● **WRITTEN PROBLEM**: Rewrite the entries below, replacing every "sandy beach" with "shoreline" and leaving all other text unchanged.

-- begin RECORDS FOR PROCESSING --

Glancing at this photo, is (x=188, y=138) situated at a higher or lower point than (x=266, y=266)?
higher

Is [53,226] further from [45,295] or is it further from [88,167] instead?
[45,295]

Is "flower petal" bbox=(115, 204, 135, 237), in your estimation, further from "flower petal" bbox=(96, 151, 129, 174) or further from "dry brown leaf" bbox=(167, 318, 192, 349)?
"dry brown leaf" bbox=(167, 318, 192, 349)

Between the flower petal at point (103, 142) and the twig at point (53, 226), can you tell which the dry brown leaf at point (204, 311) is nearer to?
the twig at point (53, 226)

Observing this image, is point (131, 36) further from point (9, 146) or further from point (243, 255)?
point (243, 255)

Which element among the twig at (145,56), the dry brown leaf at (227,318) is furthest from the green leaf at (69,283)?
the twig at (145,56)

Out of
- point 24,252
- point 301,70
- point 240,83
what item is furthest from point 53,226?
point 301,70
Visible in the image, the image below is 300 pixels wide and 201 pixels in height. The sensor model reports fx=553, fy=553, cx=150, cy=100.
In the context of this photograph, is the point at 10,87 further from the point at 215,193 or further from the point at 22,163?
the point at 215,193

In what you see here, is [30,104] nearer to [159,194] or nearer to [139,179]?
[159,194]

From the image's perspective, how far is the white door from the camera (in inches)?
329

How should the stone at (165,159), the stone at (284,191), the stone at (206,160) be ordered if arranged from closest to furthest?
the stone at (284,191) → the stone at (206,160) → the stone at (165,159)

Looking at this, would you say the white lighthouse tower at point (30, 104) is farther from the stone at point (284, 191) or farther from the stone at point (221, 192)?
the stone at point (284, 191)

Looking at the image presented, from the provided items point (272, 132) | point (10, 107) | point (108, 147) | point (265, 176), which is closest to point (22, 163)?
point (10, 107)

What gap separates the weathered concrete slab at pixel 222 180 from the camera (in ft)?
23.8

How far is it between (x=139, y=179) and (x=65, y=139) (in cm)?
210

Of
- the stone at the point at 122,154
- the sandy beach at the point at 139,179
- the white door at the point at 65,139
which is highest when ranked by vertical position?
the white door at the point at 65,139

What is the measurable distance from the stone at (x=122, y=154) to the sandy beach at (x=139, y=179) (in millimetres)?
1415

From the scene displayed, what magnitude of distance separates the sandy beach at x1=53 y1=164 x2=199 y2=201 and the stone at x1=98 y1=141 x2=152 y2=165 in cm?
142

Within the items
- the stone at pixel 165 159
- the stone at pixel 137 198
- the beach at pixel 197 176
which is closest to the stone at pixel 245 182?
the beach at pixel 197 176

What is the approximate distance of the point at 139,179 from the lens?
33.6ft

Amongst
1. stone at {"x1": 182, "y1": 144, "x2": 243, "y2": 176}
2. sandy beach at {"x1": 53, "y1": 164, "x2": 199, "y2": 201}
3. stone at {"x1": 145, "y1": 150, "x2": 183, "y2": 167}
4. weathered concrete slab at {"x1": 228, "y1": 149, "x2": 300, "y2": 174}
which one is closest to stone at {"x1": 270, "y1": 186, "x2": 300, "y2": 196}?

-- end RECORDS FOR PROCESSING --

● **SOLUTION FOR THIS EXERCISE**:
Glancing at this photo, is (x=188, y=138) situated at a higher or lower point than (x=266, y=266)?
higher

Is [53,226] further from [45,295] or is it further from [88,167] instead?
[45,295]

Is "flower petal" bbox=(115, 204, 135, 237), in your estimation, further from "flower petal" bbox=(96, 151, 129, 174) or further from "dry brown leaf" bbox=(167, 318, 192, 349)?
"dry brown leaf" bbox=(167, 318, 192, 349)

Between the flower petal at point (103, 142) and the twig at point (53, 226), can you tell which the dry brown leaf at point (204, 311) is nearer to?
the twig at point (53, 226)

Observing this image, is point (131, 36) further from point (9, 146) or further from point (243, 255)?
point (243, 255)

Which element among the twig at (145,56), the dry brown leaf at (227,318) is furthest from the green leaf at (69,283)?
the twig at (145,56)

Out of
- point 24,252
- point 301,70
- point 240,83
what item is furthest from point 53,226?
point 301,70
Visible in the image, the image below is 300 pixels wide and 201 pixels in height. The sensor model reports fx=553, fy=553, cx=150, cy=100.
In the context of this photograph, is the point at 10,87 further from the point at 215,193 or further from the point at 22,163?
the point at 215,193

In what you see here, is [30,104] nearer to [159,194] or nearer to [139,179]?
[159,194]

From the image's perspective, how far is the white door from the camera (in inches)?
329

How should the stone at (165,159), the stone at (284,191), the stone at (206,160) be ordered if arranged from closest to furthest?
the stone at (284,191) → the stone at (206,160) → the stone at (165,159)

Looking at this, would you say the white lighthouse tower at point (30, 104) is farther from the stone at point (284, 191) or farther from the stone at point (221, 192)?
the stone at point (284, 191)

Looking at the image presented, from the provided items point (272, 132) | point (10, 107) | point (108, 147) | point (265, 176), which is closest to point (22, 163)?
point (10, 107)

What gap separates the weathered concrete slab at pixel 222 180 from the camera (in ft)?
23.8

How far is it between (x=139, y=179) and (x=65, y=139) (in cm)?
210

Of
- the stone at the point at 122,154
- the shoreline at the point at 139,179
- the white door at the point at 65,139
which is highest when ranked by vertical position?
the white door at the point at 65,139

What is the measurable distance from the stone at (x=122, y=154) to the shoreline at (x=139, y=179) (in millimetres)?
1415

From the scene displayed, what magnitude of distance separates the shoreline at x1=53 y1=164 x2=199 y2=201 and the stone at x1=98 y1=141 x2=152 y2=165 in cm?
142

Within the items
- the stone at pixel 165 159
- the stone at pixel 137 198
- the beach at pixel 197 176
which is closest to the stone at pixel 245 182?
the beach at pixel 197 176

What is the approximate distance of the point at 139,179 from the lens?
33.6ft

Amongst
1. stone at {"x1": 182, "y1": 144, "x2": 243, "y2": 176}
2. shoreline at {"x1": 53, "y1": 164, "x2": 199, "y2": 201}
3. stone at {"x1": 145, "y1": 150, "x2": 183, "y2": 167}
4. weathered concrete slab at {"x1": 228, "y1": 149, "x2": 300, "y2": 174}
which one is closest to stone at {"x1": 270, "y1": 186, "x2": 300, "y2": 196}?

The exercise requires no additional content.